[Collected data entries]
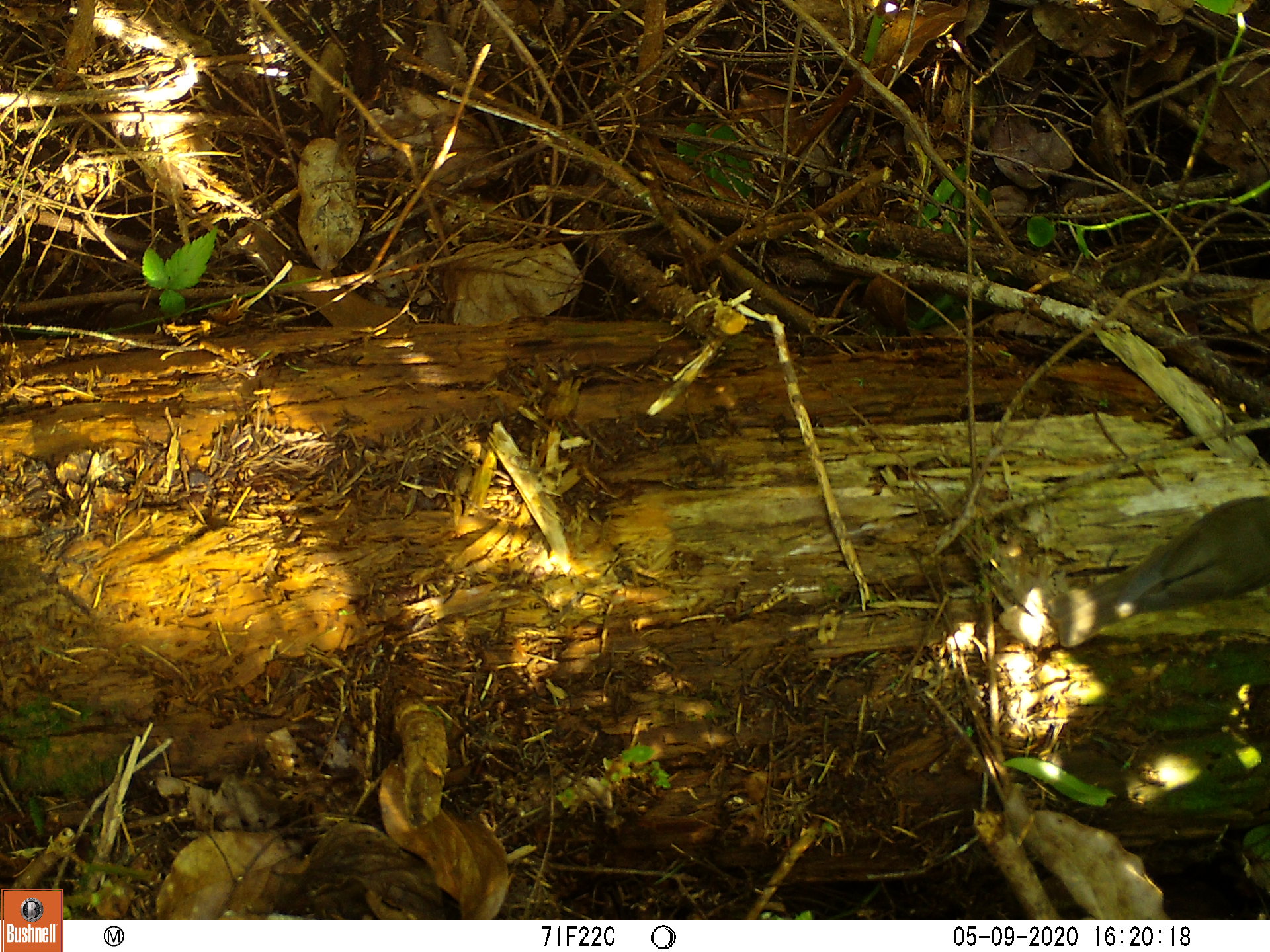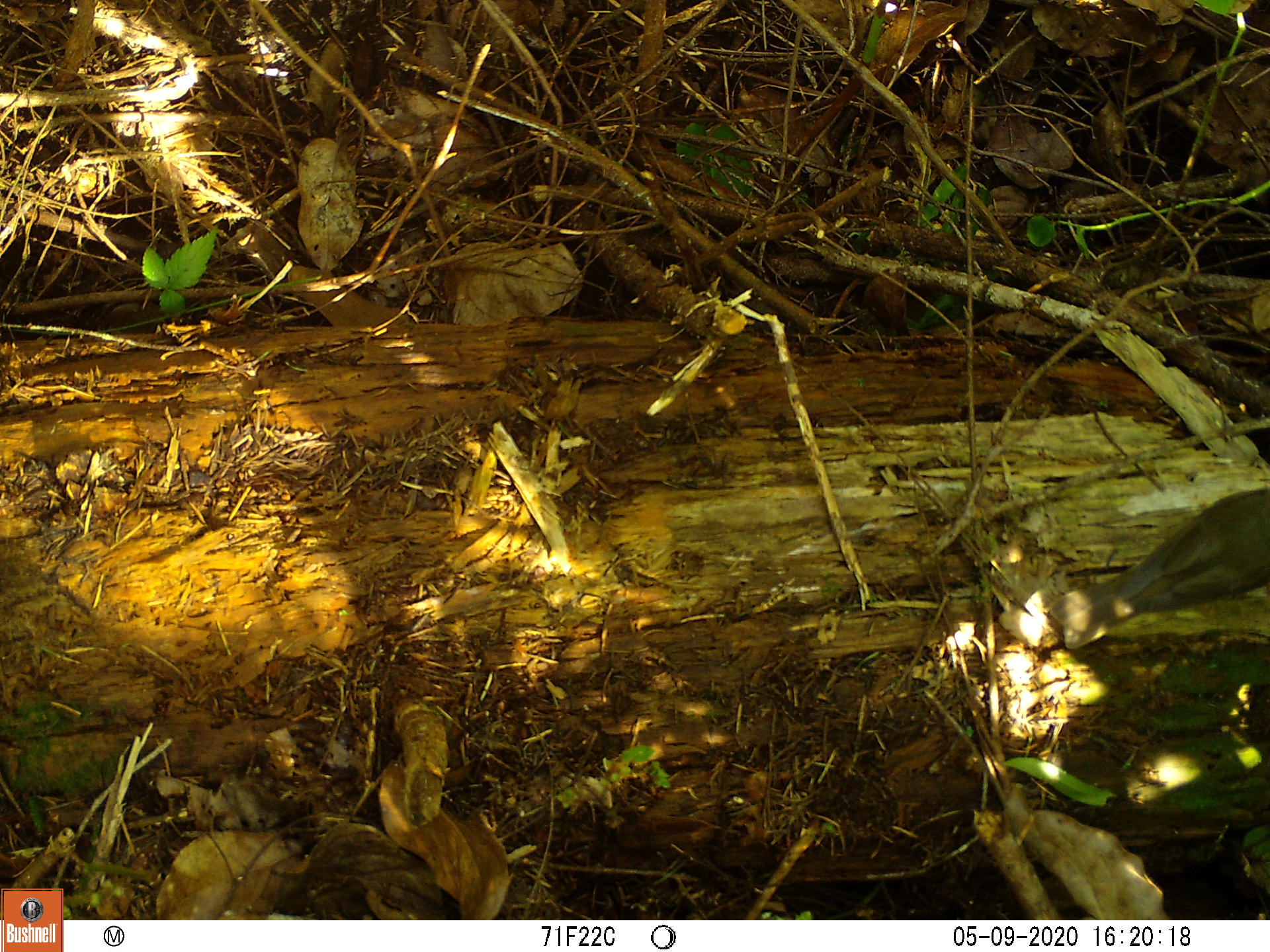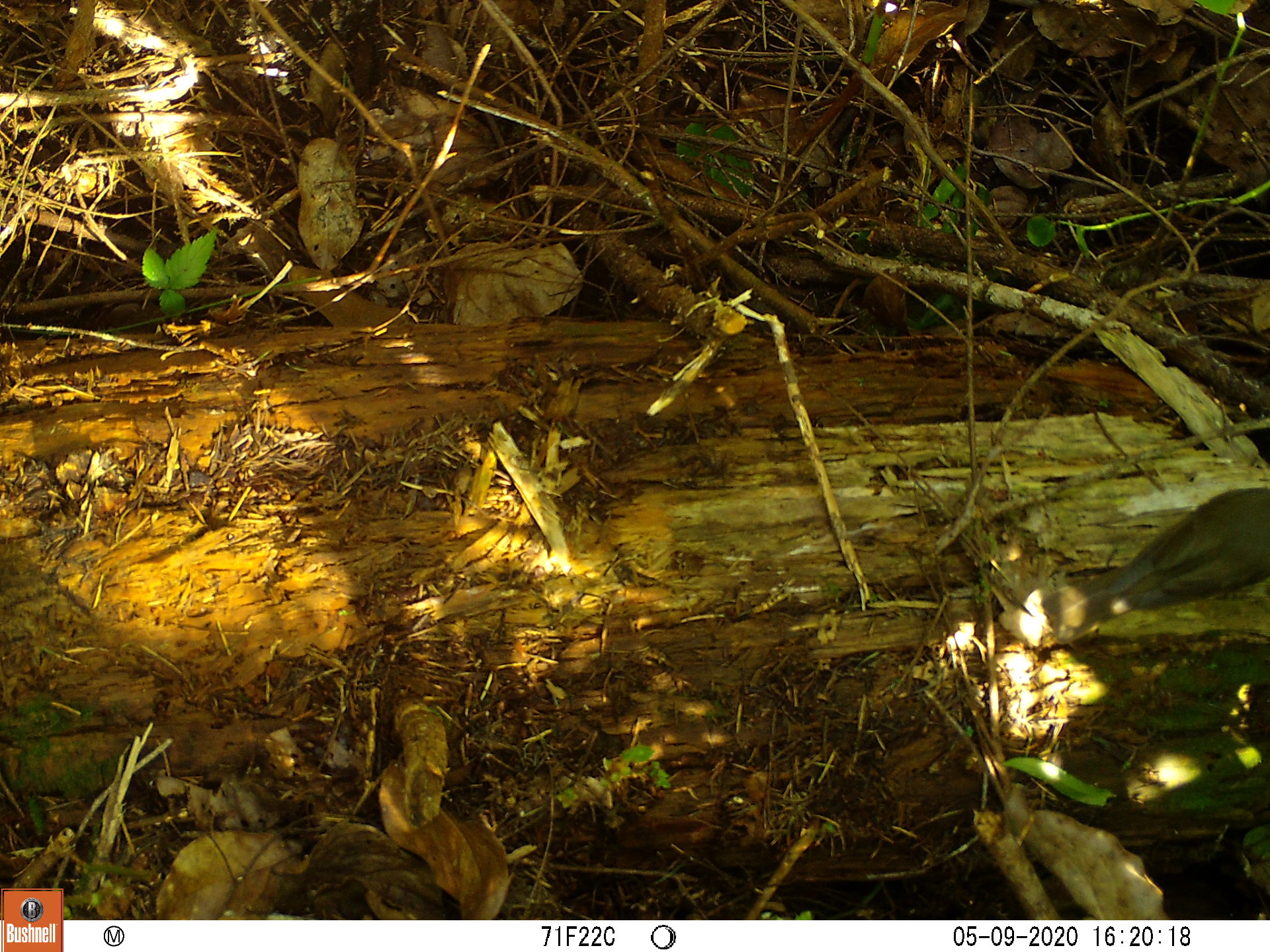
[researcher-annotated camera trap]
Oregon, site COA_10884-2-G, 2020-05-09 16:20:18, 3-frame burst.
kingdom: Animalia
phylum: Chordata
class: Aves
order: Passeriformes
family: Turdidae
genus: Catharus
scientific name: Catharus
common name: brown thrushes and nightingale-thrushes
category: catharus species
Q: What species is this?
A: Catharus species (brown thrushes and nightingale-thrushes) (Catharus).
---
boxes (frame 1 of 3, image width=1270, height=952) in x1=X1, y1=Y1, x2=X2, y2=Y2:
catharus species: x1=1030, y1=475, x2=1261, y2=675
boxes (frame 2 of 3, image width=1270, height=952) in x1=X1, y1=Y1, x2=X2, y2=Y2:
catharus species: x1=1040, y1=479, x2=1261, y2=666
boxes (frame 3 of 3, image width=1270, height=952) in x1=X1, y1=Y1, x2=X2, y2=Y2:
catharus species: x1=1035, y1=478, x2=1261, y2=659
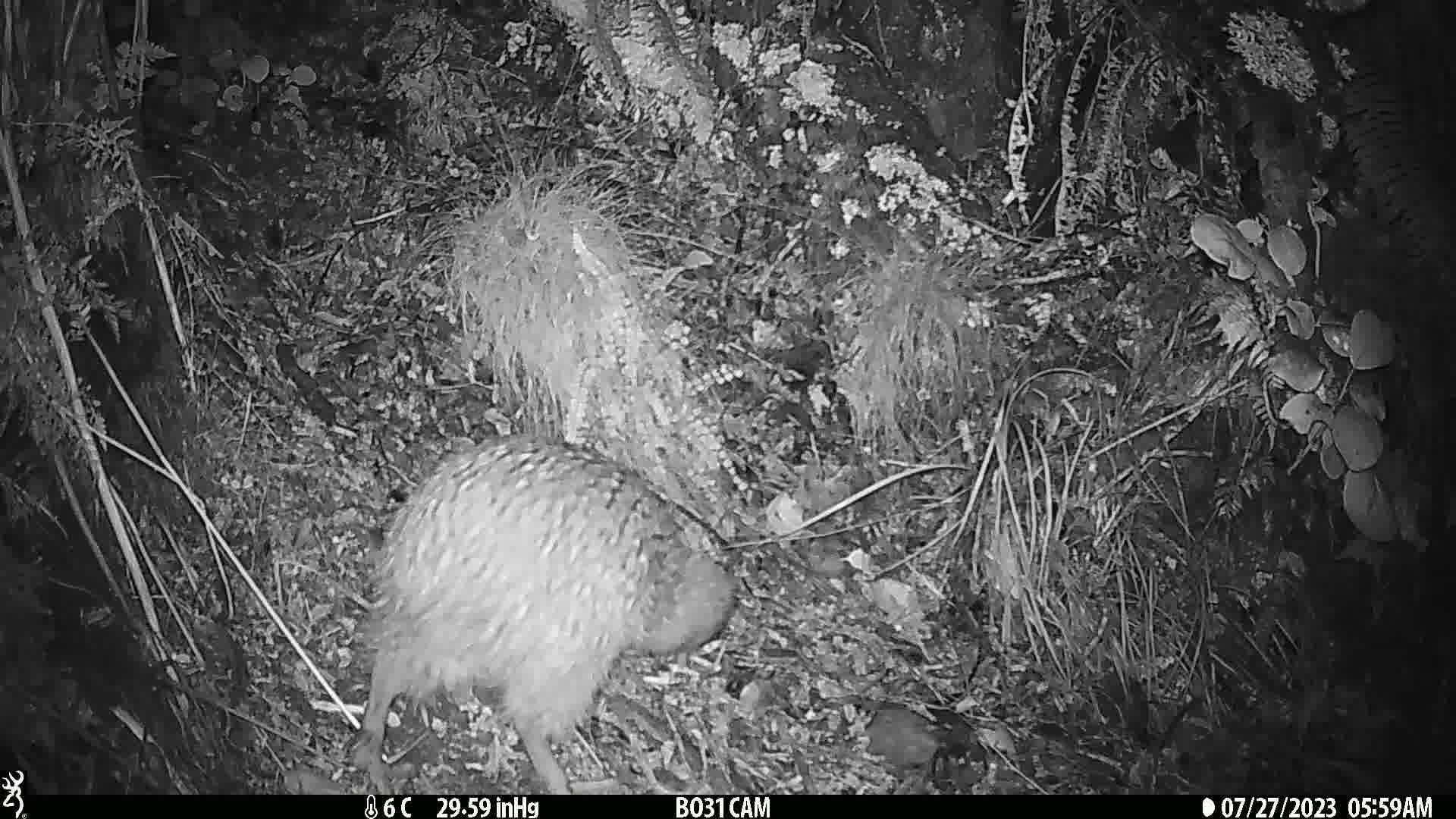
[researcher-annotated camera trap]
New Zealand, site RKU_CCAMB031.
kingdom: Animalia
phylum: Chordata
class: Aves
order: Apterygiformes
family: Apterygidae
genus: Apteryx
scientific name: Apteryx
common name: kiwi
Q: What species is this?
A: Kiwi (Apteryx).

## Aim of the exercise
Copy, from the data above, every line where the word "name" appears.

## Worked solution
scientific name: Catharus
common name: brown thrushes and nightingale-thrushes
scientific name: Apteryx
common name: kiwi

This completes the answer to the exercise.